Dataset content:

▬▬▬

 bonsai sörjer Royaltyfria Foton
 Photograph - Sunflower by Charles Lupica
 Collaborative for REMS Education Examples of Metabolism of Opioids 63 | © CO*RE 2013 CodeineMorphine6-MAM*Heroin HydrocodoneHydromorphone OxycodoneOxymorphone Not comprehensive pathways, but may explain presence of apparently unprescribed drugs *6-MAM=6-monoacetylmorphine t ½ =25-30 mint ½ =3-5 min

▬▬▬

Starting at the line that contains "Photograph - Sunflower by Charles Lupica", output every remaining line of the data exactly, and stop after the last one.

Answer to this problem:
 Photograph - Sunflower by Charles Lupica
 Collaborative for REMS Education Examples of Metabolism of Opioids 63 | © CO*RE 2013 CodeineMorphine6-MAM*Heroin HydrocodoneHydromorphone OxycodoneOxymorphone Not comprehensive pathways, but may explain presence of apparently unprescribed drugs *6-MAM=6-monoacetylmorphine t ½ =25-30 mint ½ =3-5 min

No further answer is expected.